Eu deixei de acreditar em Deus há muito tempo, Cristiane...

Cristiane olhou para Sardis, tomou um gole do seu conhaque. Seu amigo sempre foi um homem discreto, nunca o vira triste. Mas os olhos dele sempre passavam uma certa tristeza... talvez uma profunda e perigosa melancolia.

Mas o que te levou a isso?

Sardis acendeu o cigarro, deu uma tragada e deixou a fumaça sair pelo canto da boca. Encolheu os ombros.
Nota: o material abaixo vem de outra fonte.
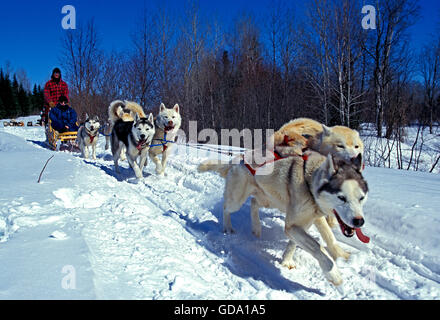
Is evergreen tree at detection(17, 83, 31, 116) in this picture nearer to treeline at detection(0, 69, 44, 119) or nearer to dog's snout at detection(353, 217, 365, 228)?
treeline at detection(0, 69, 44, 119)

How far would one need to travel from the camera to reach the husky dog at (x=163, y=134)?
6121 mm

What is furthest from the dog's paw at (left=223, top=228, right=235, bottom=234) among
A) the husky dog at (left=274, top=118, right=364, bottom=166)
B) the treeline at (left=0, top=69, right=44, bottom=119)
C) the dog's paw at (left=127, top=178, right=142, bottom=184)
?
the treeline at (left=0, top=69, right=44, bottom=119)

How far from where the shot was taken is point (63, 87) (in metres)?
9.99

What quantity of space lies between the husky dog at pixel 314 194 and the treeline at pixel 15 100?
58865 mm

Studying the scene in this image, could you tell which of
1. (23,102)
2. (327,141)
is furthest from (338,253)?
(23,102)

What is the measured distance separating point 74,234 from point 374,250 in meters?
2.66

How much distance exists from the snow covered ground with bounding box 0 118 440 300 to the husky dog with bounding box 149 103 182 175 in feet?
6.23

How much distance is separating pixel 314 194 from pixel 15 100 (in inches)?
2458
Eu poderia dizer que foi por causa dos filósofos, ou dá esperança perdida também. Mas não sei nada sobre filósofos e nem tive esperança pra perder....entenda, Cristiane que não sou pessimista e nem otimista... só perdi a fé. Sabe, talvez eu tivesse uma fé forçada apenas. Mas, não quero pense como eu a sua fé serve pra você...

Cristiane pegou o cigarro dos dedos dele e deu uma tragada. Ela sorriu e devolveu o cigarro enquanto expelia a fumaça.

Acho que você precisa transar mais, Sardis.

Ele olhou a brasa do cigarro. Pensou. Sorriu e fumou.

Acho que você está certa nesse ponto...mas não acho que uma transa ou uma viagem pra lua mudaria meus pensamentos.

No palco do bar, o saxofone começou a tocar. A apresentação de jazz começou.